Texte cité:
****************************************
Robert Benton est un paradoxe à plus d'un titre : sévèrement dyslexique dans son enfance, ne sachant toujours pas maîtriser la ponctuation ni l'orthographe, il devient, avec son partenaire David Newman, l'un des scénaristes les plus courtisés du métier à la fin des années 60 (Bonnie and Clyde, What's Up, Doc?, Superman). Sa carrière de cinéaste n'était pas plus évidente. Quel réalisateur a dû passer un test, comme l'a exigé Paramount, pour pouvoir mettre en scène son premier film, Bad Company, modeste western avec Jeff Bridges ? Et quel réalisateur se définit, comme il le fera en 2011 dans une longue interview pour la Writers' Guild : « Pragmatique, raisonnable, [s']efforçant toujours de ne pas jouer à l'artiste » (« Get rid of the arty shit ») ? Ce qui explique sans doute pourquoi il n'est jamais cité comme référence dans les écoles de cinéma et qu'il n'a guère de crédit en France. Pourtant, il a travaillé avec les plus grandes stars, et plus d'une fois : Meryl Streep, Dustin Hoffman, Bruce Willis, Paul Newman, Jeff Bridges...
Autre paradoxe : ayant appris à dessiner pour compenser son handicap avec les mots, Benton se retrouve à New York dans les années 60 directeur artistique d'Esquire, quand le magazine a le pouls du pays. Avec son compère David Newman, rédacteur à la revue, il décrète ce qui est in et ce qui est out, avant que ce genre d'exercice ne se banalise, et certainement avant Gainsbourg. Alors comment réconcilier ce hipster new-yorkais avec l'adolescent texan un brin retardé, qui a appris la narration non en lisant des livres mais en allant au cinéma trois fois par semaine dans un bled au sud de Dallas durant la Grande Dépression, ou avec le classicisme de son cinéma ?
****************************************
Données enregistrées:

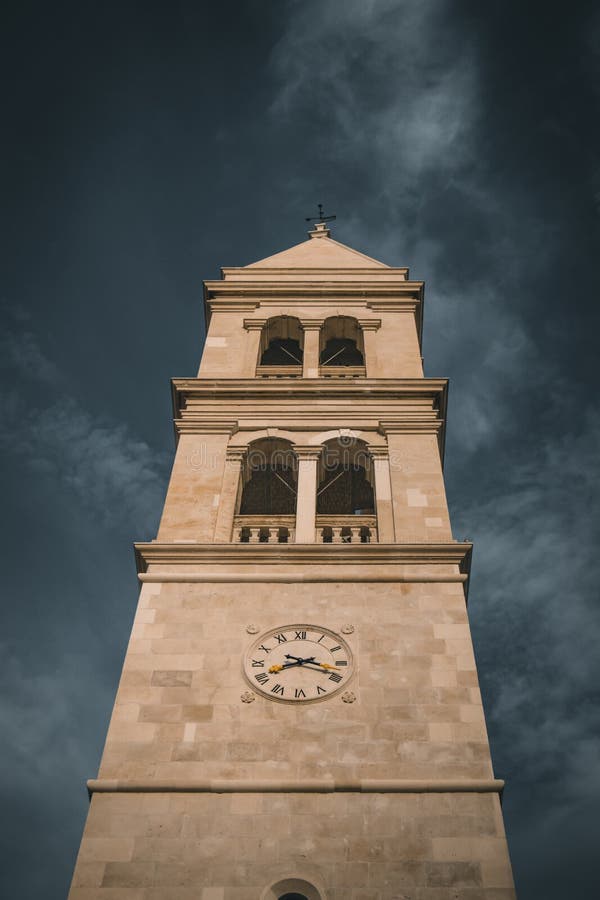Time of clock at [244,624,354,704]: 8:18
****************************************
Continuez le texte sur Robert Benton à la suite de sa dernière phrase. Vous n'aurez pas besoin des lignes.

De son propre aveu, le scénario de Bonnie and Clyde (un coup d'essai) était destiné à Truffaut et n'avait que peu de choses à voir avec le produit fini. C'était Jules et Jim mâtiné de Tirez sur le pianiste, et Benton était tellement entiché de la Nouvelle Vague qu'il lui emprunta souvent son directeur photo emblématique, Nestor Almendros. Sa carrière s'inscrit, à peu de choses près, entre deux films policiers crépusculaires, Le chat connaît l'assassin (1977) et le superbe L'Heure magique (1998), deux variations sur le détective privé en fin de course. Le premier, solitaire et quasi mutique, est basé sur son père ; le second entretient des relations si incestueuses avec ses clients qu'il devient leur locataire. Le Chat... était clairement influencé par Robert Altman, qui produisait, et par le révisionnisme du genre qu'il avait développé dans Le Privé en 1973. « Altman m'a tout appris de la mise en scène, dira plus tard Benton, même s'il m'a viré au moins cinq fois du tournage. Il m'a appris à ne pas vouloir tout diriger, à faire confiance aux acteurs, à laisser leur place aux accidents. »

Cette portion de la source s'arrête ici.